The Decorator

The module consists of a main object called symmetric, which includes an important element: the router decorator. This chapter documents its functionality.

from symmetric import symmetric

@symmetric.router("/some-route", methods=["post"], response_code=200, auth_token=False)

The decorator recieves 4 arguments: the route argument (the endpoint of the API to which the decorated function will map), the methods argument (a list of the methods accepted to connect to that endpoint, defaults in only POST requests), the response_code argument (the response code of the endpoint if everything goes according to the plan. Defaults to 200) and the auth_token argument (a boolean stating if the endpoint requires authentication using a symmetric token. Defaults to False).

Defining the API endpoints

On the basic usage chapter we saw that a simple method could be transformed into an API endpoint with this example:

@symmetric.router("/sample", methods=["get"])
def some_function():
    """Greets the world."""
    return "Hello World!"

But what about methods with arguments? Of course they can be API’d too! Let’s now say that you have the following function:

def another_function(a, b=372):
    """
    Adds :a and :b and returns the result of
    that operation.
    """
    return a + b

To transform that method into an API endpoint, all you need to do, again, is add one line:

@symmetric.router("/add")
def another_function(a, b=372):
    """
    Adds :a and :b and returns the result of
    that operation.
    """
    return a + b

This will generate an POST endpoint reachable at /add that recieves an a key and, optionally, a b key inside the json request body and returns the sum of both numbers.

Note that no two endpoints can exist with the same route. If this happens, symmetric will raise an DuplicatedRouteError exception. Also note that there are certain route rules that must be followed. Failing to follow those rules will result in symmetric raising an IncorrectRouteFormatError exception.

Querying API endpoints

To give parameters to a function, all we need to do is send a json body with the names of the parameters as keys. Let’s see how! Run symmetric run module and send a POST request (the default HTTP method) to http://127.0.0.1:5000/add, now using the requests module. You can use the following snippet:

import requests

payload = {
    "a": 48,
    "b": 21
}
response = requests.post("http://127.0.0.1:5000/add", json=payload)
print(response.json())

We got a 69 response! (48 + 21 = 69). Of course, you can return dictionaries from your methods and those will get returned as a json body in the response object automagically!

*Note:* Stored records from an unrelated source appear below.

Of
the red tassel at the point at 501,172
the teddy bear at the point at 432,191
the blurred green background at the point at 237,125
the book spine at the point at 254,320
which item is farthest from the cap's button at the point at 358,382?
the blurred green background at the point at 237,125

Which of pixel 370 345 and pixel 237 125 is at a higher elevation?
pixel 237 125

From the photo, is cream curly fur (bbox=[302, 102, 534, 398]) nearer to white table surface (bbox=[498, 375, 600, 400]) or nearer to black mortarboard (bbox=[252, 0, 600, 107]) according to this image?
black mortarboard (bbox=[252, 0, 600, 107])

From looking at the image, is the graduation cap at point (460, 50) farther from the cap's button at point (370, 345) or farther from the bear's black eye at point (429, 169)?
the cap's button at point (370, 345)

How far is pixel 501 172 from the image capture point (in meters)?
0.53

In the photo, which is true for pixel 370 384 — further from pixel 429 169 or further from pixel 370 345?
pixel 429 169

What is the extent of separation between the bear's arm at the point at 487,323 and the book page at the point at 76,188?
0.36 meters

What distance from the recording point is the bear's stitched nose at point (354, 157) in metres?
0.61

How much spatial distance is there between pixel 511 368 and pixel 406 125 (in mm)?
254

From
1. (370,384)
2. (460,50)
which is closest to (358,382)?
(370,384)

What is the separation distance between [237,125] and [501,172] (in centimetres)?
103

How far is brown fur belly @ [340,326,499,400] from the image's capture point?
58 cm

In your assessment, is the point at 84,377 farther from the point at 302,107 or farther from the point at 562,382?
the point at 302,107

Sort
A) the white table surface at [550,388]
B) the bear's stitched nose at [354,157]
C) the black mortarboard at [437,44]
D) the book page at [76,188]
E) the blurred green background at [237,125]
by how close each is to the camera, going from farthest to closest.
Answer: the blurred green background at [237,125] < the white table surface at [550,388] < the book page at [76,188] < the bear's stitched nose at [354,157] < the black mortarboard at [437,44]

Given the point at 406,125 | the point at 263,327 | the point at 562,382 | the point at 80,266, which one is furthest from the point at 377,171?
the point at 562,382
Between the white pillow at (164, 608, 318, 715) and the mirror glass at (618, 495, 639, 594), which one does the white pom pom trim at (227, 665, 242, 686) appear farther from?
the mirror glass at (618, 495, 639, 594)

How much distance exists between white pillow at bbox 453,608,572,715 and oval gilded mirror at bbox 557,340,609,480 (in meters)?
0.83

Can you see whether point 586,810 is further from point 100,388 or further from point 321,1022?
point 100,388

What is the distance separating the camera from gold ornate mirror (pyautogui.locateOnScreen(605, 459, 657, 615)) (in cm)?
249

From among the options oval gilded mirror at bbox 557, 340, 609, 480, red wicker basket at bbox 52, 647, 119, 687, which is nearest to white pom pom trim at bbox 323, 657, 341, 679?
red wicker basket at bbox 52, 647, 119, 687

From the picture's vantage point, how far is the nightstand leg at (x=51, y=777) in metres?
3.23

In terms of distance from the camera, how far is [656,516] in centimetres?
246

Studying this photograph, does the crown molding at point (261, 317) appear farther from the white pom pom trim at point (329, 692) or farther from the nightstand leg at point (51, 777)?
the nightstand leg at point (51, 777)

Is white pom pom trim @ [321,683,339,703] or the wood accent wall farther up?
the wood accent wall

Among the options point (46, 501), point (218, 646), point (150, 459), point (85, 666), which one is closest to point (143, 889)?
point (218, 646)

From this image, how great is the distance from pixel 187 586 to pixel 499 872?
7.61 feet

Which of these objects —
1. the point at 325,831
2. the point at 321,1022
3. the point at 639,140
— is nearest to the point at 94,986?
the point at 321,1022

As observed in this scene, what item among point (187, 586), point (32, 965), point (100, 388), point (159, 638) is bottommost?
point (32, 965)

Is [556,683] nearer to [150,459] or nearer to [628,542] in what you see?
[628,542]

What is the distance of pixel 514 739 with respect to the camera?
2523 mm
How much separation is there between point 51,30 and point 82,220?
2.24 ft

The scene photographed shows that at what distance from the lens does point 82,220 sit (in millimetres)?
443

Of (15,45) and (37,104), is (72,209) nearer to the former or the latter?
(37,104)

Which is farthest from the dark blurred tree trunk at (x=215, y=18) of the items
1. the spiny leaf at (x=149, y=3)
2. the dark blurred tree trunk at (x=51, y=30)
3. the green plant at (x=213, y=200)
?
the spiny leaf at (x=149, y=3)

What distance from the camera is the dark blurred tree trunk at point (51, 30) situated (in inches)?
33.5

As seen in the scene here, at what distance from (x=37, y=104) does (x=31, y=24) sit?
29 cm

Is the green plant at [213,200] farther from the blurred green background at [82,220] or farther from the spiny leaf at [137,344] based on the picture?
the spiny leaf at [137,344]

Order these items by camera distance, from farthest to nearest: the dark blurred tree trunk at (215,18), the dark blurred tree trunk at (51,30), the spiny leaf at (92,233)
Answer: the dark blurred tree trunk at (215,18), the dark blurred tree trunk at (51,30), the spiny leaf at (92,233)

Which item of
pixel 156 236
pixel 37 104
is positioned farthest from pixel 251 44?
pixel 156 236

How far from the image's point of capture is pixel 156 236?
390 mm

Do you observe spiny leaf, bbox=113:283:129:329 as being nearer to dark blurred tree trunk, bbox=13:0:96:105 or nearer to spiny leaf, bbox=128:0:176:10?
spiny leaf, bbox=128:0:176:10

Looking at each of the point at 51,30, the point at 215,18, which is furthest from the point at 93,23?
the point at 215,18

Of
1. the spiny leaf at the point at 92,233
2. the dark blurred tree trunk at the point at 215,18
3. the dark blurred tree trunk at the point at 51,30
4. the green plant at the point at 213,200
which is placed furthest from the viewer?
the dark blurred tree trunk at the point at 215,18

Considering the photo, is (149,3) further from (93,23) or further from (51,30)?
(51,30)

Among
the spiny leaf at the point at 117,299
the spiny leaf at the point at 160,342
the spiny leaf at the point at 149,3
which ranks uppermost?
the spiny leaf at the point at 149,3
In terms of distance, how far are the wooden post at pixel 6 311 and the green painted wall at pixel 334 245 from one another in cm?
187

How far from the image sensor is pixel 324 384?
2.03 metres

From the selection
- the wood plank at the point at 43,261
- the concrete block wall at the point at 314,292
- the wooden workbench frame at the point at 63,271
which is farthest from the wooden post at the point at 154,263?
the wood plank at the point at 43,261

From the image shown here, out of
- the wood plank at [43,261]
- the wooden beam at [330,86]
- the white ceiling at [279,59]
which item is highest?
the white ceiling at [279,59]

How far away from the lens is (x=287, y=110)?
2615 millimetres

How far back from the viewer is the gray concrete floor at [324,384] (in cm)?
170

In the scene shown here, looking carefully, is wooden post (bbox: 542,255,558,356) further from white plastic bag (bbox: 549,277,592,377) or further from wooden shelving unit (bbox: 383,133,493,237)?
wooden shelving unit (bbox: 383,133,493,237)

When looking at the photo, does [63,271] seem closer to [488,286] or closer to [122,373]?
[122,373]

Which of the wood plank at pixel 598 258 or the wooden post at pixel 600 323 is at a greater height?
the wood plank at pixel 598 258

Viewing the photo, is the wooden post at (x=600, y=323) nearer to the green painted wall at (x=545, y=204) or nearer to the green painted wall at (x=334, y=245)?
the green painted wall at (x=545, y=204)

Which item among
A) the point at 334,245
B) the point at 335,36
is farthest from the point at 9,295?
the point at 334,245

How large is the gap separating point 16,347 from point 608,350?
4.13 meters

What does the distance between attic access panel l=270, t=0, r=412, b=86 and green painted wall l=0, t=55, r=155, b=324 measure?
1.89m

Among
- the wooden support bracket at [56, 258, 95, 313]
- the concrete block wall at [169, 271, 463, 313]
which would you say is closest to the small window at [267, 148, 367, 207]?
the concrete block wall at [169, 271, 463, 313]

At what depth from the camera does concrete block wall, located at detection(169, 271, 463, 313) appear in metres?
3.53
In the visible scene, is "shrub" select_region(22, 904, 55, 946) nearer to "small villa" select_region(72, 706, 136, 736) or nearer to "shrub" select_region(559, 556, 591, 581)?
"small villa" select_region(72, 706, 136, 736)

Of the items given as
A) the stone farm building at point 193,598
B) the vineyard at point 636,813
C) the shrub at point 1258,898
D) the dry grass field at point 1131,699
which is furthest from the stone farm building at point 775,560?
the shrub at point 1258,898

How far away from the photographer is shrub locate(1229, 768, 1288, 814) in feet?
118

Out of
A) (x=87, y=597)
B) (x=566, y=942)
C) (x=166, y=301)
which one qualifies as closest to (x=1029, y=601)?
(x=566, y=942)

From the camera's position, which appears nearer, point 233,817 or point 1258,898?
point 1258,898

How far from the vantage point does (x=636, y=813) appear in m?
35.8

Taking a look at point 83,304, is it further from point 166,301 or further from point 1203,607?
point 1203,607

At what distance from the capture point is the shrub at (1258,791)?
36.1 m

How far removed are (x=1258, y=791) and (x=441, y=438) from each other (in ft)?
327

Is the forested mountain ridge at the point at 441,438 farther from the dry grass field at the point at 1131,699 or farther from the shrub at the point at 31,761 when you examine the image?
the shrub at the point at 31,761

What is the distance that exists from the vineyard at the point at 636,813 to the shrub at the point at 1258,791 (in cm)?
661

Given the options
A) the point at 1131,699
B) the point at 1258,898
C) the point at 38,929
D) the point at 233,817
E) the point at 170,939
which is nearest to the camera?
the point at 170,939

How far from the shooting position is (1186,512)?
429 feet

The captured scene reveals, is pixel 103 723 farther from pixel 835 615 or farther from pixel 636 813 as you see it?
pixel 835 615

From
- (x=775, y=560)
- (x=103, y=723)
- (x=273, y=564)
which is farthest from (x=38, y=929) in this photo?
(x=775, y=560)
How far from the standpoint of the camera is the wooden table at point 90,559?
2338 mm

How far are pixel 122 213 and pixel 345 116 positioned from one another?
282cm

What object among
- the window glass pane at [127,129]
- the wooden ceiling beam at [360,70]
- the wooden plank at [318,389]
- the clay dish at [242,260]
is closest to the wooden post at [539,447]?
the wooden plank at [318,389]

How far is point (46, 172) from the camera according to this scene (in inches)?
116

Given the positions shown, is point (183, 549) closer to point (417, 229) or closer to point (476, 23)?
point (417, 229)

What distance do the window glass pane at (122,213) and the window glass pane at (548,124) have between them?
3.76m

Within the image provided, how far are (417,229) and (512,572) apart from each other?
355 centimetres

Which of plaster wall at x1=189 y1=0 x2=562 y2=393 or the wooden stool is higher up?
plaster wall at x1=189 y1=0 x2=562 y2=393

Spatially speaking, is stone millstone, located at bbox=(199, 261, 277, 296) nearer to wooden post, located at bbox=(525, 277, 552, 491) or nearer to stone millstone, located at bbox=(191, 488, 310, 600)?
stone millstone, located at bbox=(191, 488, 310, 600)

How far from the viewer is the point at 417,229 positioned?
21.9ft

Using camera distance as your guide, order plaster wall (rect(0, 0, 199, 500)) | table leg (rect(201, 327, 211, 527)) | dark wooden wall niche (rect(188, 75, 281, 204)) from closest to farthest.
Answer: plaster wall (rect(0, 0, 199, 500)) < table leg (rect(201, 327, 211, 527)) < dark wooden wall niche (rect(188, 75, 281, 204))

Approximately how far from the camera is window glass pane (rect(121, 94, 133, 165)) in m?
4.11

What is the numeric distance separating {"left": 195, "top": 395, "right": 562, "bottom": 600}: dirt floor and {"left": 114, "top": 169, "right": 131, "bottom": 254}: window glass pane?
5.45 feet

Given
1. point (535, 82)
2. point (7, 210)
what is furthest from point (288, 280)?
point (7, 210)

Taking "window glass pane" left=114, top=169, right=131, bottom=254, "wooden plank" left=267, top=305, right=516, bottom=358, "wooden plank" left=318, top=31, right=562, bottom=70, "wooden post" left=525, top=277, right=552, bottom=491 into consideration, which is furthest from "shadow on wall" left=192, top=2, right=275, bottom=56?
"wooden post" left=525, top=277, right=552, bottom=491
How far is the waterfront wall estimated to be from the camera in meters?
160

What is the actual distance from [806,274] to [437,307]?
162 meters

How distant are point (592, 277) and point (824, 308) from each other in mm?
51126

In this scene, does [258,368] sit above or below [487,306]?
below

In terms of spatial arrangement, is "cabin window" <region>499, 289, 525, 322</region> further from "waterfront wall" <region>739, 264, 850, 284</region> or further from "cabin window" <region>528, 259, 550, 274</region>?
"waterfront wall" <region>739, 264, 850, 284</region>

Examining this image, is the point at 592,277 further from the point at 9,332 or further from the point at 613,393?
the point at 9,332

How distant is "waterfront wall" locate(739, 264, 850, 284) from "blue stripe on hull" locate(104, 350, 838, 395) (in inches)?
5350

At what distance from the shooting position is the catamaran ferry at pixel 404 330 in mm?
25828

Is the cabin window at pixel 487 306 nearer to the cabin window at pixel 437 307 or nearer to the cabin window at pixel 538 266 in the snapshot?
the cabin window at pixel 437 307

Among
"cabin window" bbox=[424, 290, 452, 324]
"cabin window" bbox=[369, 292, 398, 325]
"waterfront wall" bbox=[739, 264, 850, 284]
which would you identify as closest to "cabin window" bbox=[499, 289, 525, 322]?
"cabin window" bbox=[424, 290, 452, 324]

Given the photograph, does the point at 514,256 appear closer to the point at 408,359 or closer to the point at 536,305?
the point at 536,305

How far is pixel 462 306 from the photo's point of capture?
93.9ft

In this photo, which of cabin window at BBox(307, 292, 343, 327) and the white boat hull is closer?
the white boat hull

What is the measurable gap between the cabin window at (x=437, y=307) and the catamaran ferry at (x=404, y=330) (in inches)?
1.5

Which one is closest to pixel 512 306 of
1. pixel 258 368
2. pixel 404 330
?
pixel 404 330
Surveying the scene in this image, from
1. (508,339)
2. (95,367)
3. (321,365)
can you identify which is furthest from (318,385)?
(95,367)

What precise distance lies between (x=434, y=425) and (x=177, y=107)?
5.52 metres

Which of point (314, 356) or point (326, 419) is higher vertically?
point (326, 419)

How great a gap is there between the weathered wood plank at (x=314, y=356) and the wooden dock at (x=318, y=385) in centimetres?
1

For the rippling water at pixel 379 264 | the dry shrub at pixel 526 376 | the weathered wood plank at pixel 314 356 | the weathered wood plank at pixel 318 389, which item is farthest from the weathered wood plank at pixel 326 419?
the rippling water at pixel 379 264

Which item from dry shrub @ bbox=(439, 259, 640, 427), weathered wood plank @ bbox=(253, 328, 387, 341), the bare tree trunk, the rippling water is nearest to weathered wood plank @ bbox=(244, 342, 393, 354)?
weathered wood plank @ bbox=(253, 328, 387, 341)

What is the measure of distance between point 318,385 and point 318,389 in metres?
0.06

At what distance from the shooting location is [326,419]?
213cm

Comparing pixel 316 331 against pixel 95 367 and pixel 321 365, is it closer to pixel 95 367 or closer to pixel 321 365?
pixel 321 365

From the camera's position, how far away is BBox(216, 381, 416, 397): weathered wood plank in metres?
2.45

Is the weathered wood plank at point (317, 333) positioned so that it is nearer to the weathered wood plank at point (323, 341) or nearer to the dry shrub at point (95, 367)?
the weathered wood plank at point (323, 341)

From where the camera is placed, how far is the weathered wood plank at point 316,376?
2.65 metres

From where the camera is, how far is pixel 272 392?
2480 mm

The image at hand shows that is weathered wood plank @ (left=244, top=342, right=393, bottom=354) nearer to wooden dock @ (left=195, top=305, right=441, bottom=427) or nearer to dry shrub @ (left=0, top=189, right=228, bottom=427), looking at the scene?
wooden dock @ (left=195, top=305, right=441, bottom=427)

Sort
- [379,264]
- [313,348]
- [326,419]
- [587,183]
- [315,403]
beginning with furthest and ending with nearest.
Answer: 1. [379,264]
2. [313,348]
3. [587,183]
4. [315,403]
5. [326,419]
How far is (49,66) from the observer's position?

With this in mind, you can transform any existing project into a usable API very quickly!

The symmetric token authentication

To speed up your API creation even more, symmetric includes native support for a simple token authentication.

Disclaimer: never use the symmetric token in production without enforcing HTTPS. The token travels inside the header of the request, so it wil be visible to anyone sniffing the traffic in your network.

With that out of the way, let’s get started! The token works like this:

  1. Set up the token in the server.

    In the environment where your API is going to run, add an environmental variable named SYMMETRIC_API_KEY and set its value to be the pre-shared token. If you don’t set the environmental key, the default SYMMETRIC_API_KEY value will be symmetric_token (in your development environment that’s probably fine, but in the production server you should never use the default value of the symmetric token).

  2. Force one of your endpoints to use an authentication token.

    Let’s say your module has a method like this:

     def secret_function():
         """Greets the world (secretly)."""
         return "Hello World in secret!"
    

    Add the symmetric router decorator in the following manner:

     @symmetric.router("/secret", methods=["get"], auth_token=True)
     def secret_function():
         """Greets the world (secretly)."""
         return "Hello World in secret!"
    

    Now, your endpoint won’t respond to any request that is not correctly authenticated.

  3. Query your endpoint.

    To query your endpoint, the request headers must include a key named symmetric_api_key with a value to match the one of the environment’s SYMMETRIC_API_KEY. So, for instance, if you are using the default SYMMETRIC_API_KEY value (symmetric_token), the request headers for the /secrets endpoint should be:

     headers = {
         "symmetric_api_key": "symmetric_token"
     }
    

    By sending that payload in the request headers, the endpoint can be accessed correctly.

Changing the default token names

Note that you can change the default client token name and server token name. To change the client token name, run the following command at the start of your module:

symmetric.set_client_token_name("new_client_token_name")

After that, the key of the token in every request header must be new_client_token_name.

To change the server token name, run the following command at the start of your module:

symmetric.set_server_token_name("NEW_SERVER_TOKEN_NAME")

After that, the key of the token in the server environment must be NEW_SERVER_TOKEN_NAME.

If the value given to set_client_token_name is not a string or is an empty string, symmetric will raise an InvalidTokenNameError exception.